Drug Interactions

Essential Concepts

All antipsychotics are metabolized to varying degrees by the hepatic cytochrome P450 (CYP450) isoenzymes 3A4, 2D6, and 1A2. Some have additional non-P450 metabolism, which lowers the risk for drug interactions by providing alternative pathways if major pathways are inhibited.
Because 3A4 metabolizes the bulk of antipsychotics, inducers and inhibitors of 3A4 are important clinically.
Smoking increases the metabolism of 1A2-dependent antipsychotics, requiring dose adjustment for olanzapine and clozapine.
Although antipsychotics are generally safe even with excessive drug serum levels, pimozide, mesoridazine/thioridazine (cardiac toxicity), and clozapine (seizures and hypotension) are exceptions.
Some drug interactions problems are “hidden” in that they merely increase the statistical risk factors for later morbidity (e.g., for tardive dyskinesia or diabetes).
Antipsychotic serum drug levels are not useful routinely, but rather in clinical situations in which you want to confirm that a patient is at the extremes of drug levels.

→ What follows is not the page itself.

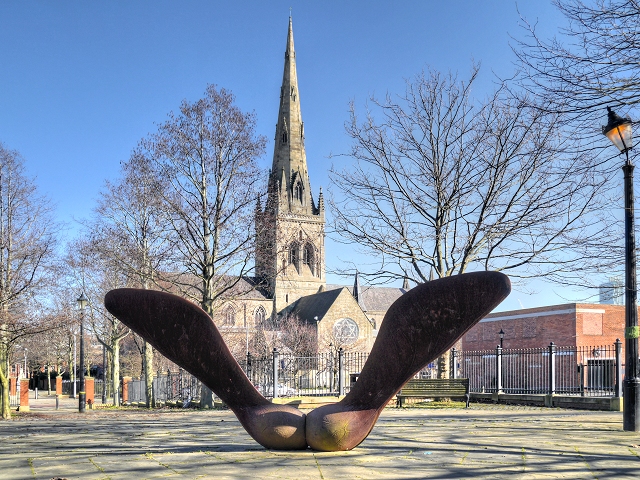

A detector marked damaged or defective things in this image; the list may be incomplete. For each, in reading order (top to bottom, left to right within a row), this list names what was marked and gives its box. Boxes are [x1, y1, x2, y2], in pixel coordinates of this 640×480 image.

rusted metal sculpture [105, 272, 510, 452]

“I beseech you, in the bowels of Christ, think it possible you may be mistaken.”

—Oliver Cromwell, Lord protector of England, 1599-1658

“I don’t think this is related to my medicine,” you hear yourself telling your patient. Never dismiss a patient’s complaint about a side effect, but consider the possibility that you are wrong and the patient is right, possibly because of a hitherto unrecognized drug interaction (Cromwell puts the patient’s complaint in more dramatic language).

In this chapter, I focus mostly on drug metabolism, particularly the all-important CYP450 enzyme system that does the
bulk of metabolism for psychotropics, including antipsychotics, and how it relates to serum drug levels. Renal excretion and plasma binding are generally not a clinical issue with antipsychotics.

ANTIPSYCHOTIC DRUG METABOLISM

Antipsychotics are mainly metabolized by the hepatic CYP450 enzyme system, but other systems, like the phase II glucuronidation enzyme system (uridine glucuronosyl transferase, or UGT), contribute to the deactivation of antipsychotics. For antipsychotic metabolism, the most important cytochrome isoenzymes are 3A4, 2D6, and 1A2. Consult Table 16.1 for the main metabolic pathways for commonly used antipsychotics.

TABLE 16.1. Antipsychotic Metabolic Pathways

Relevant Metabolite	CYP450 Metabolism	Alternative Metabolism
First-generation antipsychotics
Haloperidol	HP⁺^a	3A4, 2D6	Glucuronidation
Fluphenazine	7-OH-FLU^b	2D6
Perphenazine	None known	2D6
Second-generation antipsychotics
Aripiprazole	None active	3A4, 2D6
Clozapine	nor-CLZ^c	1A2, 3A4, 2C19, (2D6)
Olanzapine	None active	1A2, (2D6, 2C19?)	Glucuronidation
Quetiapine	None relevant	3A4, (2D6)
Risperidone	9-OH-RSP^d	2D6, 3A4
Ziprasidone	None relevant	3A4 (33%)	Aldehyde oxidase (66%)
Main metabolizing enzymes in bold.
^aHP+ is likely a neurotoxic metabolite. ^b7-Hydroxyfluphenazine. ^cNorclozapine or N-desmethylclozapine; possibly responsible for hematologic toxicity. ^d9-Hydroxyrisperidone (paliperidone); active moiety is risperidone plus 9-hydroxyrisperidone; 9-hydroxyrisperidone is equipotent with risperidone.
Based on Freudenreich O, Goff DC. Antipsychotics. In: Ciraulo DA, Shader RI, Greenblatt DJ, et al. eds. Drug interactions in psychiatry. 3rd ed. Philadelphia: Lippincott Williams & Wilkins, 2006:177-241.